P.S I understand you can get hatchies all over the herp trader, here etc, just mainly wanting a recommendation.


----------



## Jeannine (Apr 22, 2012)

petpages.com.au and u do searches by states there, also one of the ladies that owns the following one is a member here Hawkesbury Reptiles

also owned by another member here Camo's Reptiles. Home

ive only just heard about this place so havent had much of a look around yet Canberra's Exotic Animal Specialists

there is also a for sale (other reptiles and insects) section in here where you can find plenty for sale 

you could also just put 'bearded dragon breeders' into google and go from there


----------



## Venomous_RBB (Apr 22, 2012)

Hi Jeannine
Thanks for the info, I have had a look at Pet pages, as well as on here. I just thought I would see if anyone can recommend a breeder as I have just gotten "stung".
Anyway I have also tried the Bearded Dragon breeders in google, didnt come up with much.

I think the Canberra is one is a bit to far away, I like the sound of Hawkesbury reptiles, they sound good.
Thank you also for the link to Camo's Reptiles, I will keep an eye out.

Cheers


----------



## Icarus (Apr 22, 2012)

this guy is located in windale in lake macquarie. i bought a blacksoil / lawson's dragon off him 2 years ago who is still the best lizard i own  he also sells central beardeds and some other herps

_no links please.. Advertising Rule 4 - Any promotion and advertisement of businesses must be approved by Administrator._


----------



## Venomous_RBB (Apr 22, 2012)

Hi Icarus, thank you heaps 
Will definately be getting in contact with him.
Cheers


----------



## Jeannine (Apr 23, 2012)

*Hawkesbury reptiles* *are the people i got my boy from, they are both very friendly people, helpful with advice and if you have any enclosure questions they will help you with it as well
*


----------



## Marzzy (Apr 23, 2012)

Bazza's is good would recommend bought a black soil and it's going great. 


---
I am here: http://tapatalk.com/map.php?z4tb34


----------



## Jeannine (Apr 23, 2012)

*Bazza only has the black soil dragons at the moment and i think the OP suggests they are looking at the central bearded dragons, though of course they could change their mind and go for the smaller ones *


----------



## Venomous_RBB (Apr 23, 2012)

No, definately looking at the Central Beardies, I have one little Central already but wanting to find him/her a friend 
Maybe two if I can coax my parents ;3
Hawksbury reptiles and Brettix seem to be the two to look at 
Thanks everyone.


----------



## vampstorso (Apr 30, 2012)

RandomBeardies28 said:


> Bazzas is best! Seriously though, I had a terrible time with [deleted] and bazza came through and gave me tons of advice before, during, and after i bought my central beardie and Im going back to him to get two black soils!

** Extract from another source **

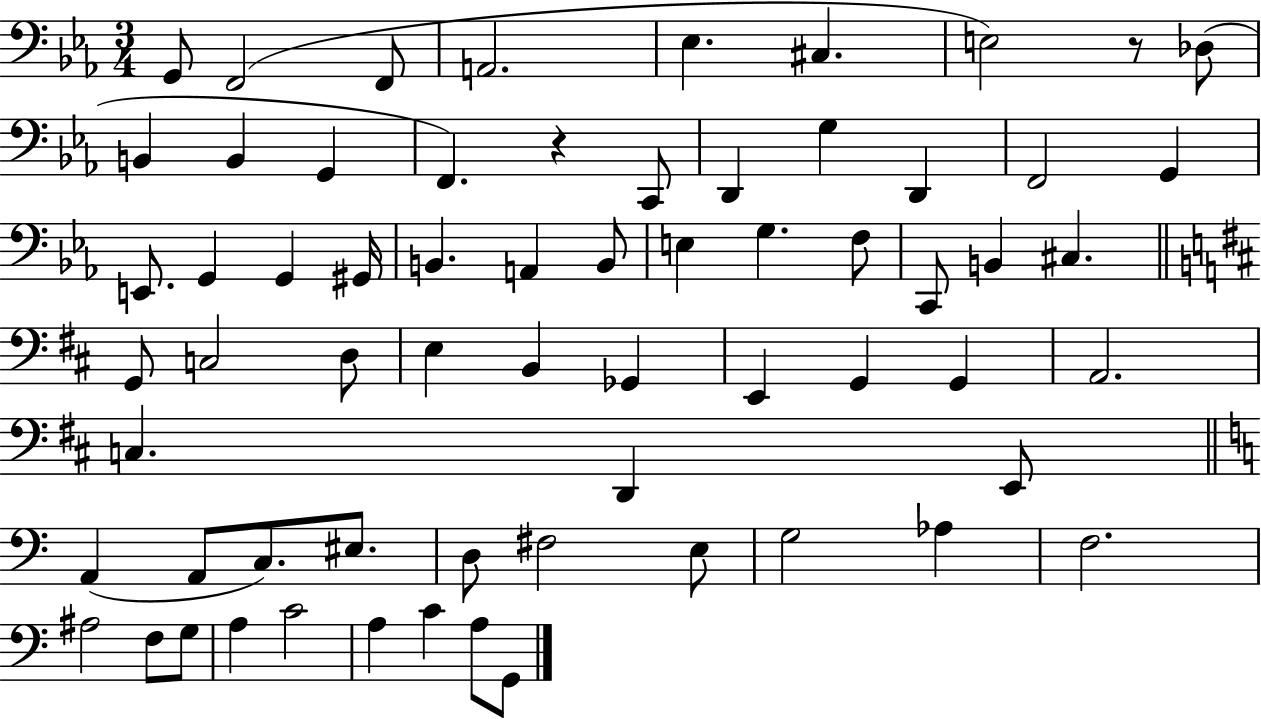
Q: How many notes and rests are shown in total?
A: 65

Why did you have a terrible time? that statement is a bit open ended is all.


----------



## Colin (Apr 30, 2012)

*RandomBeardies28* before you even think of answering the above question I strongly urge you to read every Site Rule on this link Site Rules - Aussie Pythons & Snakes
Especially General Rule 14. thank you.


----------



## Venomous_RBB (May 1, 2012)

Shame that was posted on my post  Especially since it is about someone that has actually helped me a lot with my beardies.

Anyway thank you to all above I have now found a good little fella from GeckPhotographer and he couldnt of been more nice.

I will however will be getting a few beardies from Brettix later in the year(hopefully).

Cheers


----------